2681. filesystem::copy() cannot copy symlinks

Section: [fs.op.copy] Status: C++17 Submitter: Jonathan Wakely Opened: 2016-04-19 Last modified: 2017-07-30

Priority: 2

View other active issues in [fs.op.copy].

View all other issues in [fs.op.copy].

View all issues with C++17 status.

Discussion: [fs.op.copy] paragraph 3 bullet (3.4) says that if is_symlink(f) and copy_options is set in options then it should copy a symlink, but that case cannot be reached.

is_symlink(f) can only be true if f was set using symlink_status(from), but that doesn't happen unless one of create_symlinks or skip_symlinks is set in options. It should depend on copy_symlinks too.
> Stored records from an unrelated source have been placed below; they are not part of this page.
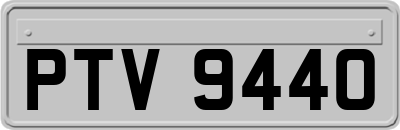 PTV 9440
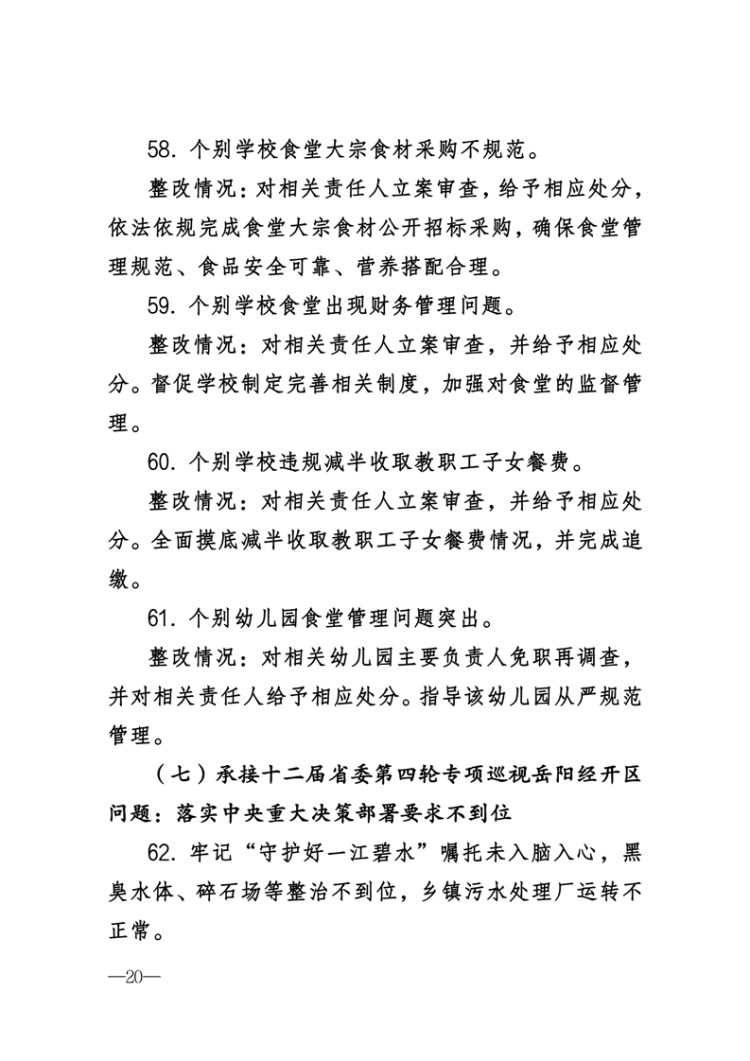 58. 个别学校食堂大宗食材采购不规范。

整改情况：对相关责任人立案审查，给予相应处分，依法依规完成食堂大宗食材公开招标采购，确保食堂管理规范、食品安全可靠、营养搭配合理。

59. 个别学校食堂出现财务管理问题。

整改情况：对相关责任人立案审查，并给予相应处分。督促学校制定完善相关制度，加强对食堂的监督管理。

60. 个别学校违规减半收取教职工子女餐费。

整改情况：对相关责任人立案审查，并给予相应处分。全面摸底减半收取教职工子女餐费情况，并完成追缴。

61. 个别幼儿园食堂管理问题突出。

整改情况：对相关幼儿园主要负责人免职再调查，并对相关责任人给予相应处分。指导该幼儿园从严规范管理。

（七）承接十二届省委第四轮专项巡视岳阳经开区问题：落实中央重大决策部署要求不到位

62. 牢记“守护好一江碧水”嘱托未入脑入心，黑臭水体、碎石场等整治不到位，乡镇污水处理厂运转不正常。

—20—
I'm not sure what the correct behaviour is, but I don't think we want to simply add a check for copy_symlinks in bullet (3.1) because that would mean that t = symlink_status(to), and I don't think we want that. Consider 'touch file; mkdir dir; ln -s dir link;' and then filesystem::copy("file", "link", filesystem::copy_options::copy_symlinks). If t = symlink_status(to) then is_directory(t) == false, and we don't use bullet (3.5.4) but go to (3.5.5) instead and fail. So when copy_symlinks is set we still need to use t = status(to) as specified today.

[2016-05 Issues Telecon]

This is related to 2682; and should be considered together.

[2016-08 Chicago]

Wed AM: Move to Tentatively Ready

Proposed resolution:

Modify paragraph 3 of [fs.op.copy] as shown:

Effects: Before the first use of f and t:

— If (options & copy_options::create_symlinks) != copy_options::none || (options & copy_options::skip_symlinks) != copy_options::none then auto f = symlink_status(from) and if needed auto t = symlink_status(to).

— Otherwise, if (options & copy_options::copy_symlinks) != copy_options::none then auto f = symlink_status(from) and if needed auto t = status(to).
— Otherwise, auto f = status(from) and if needed auto t = status(to).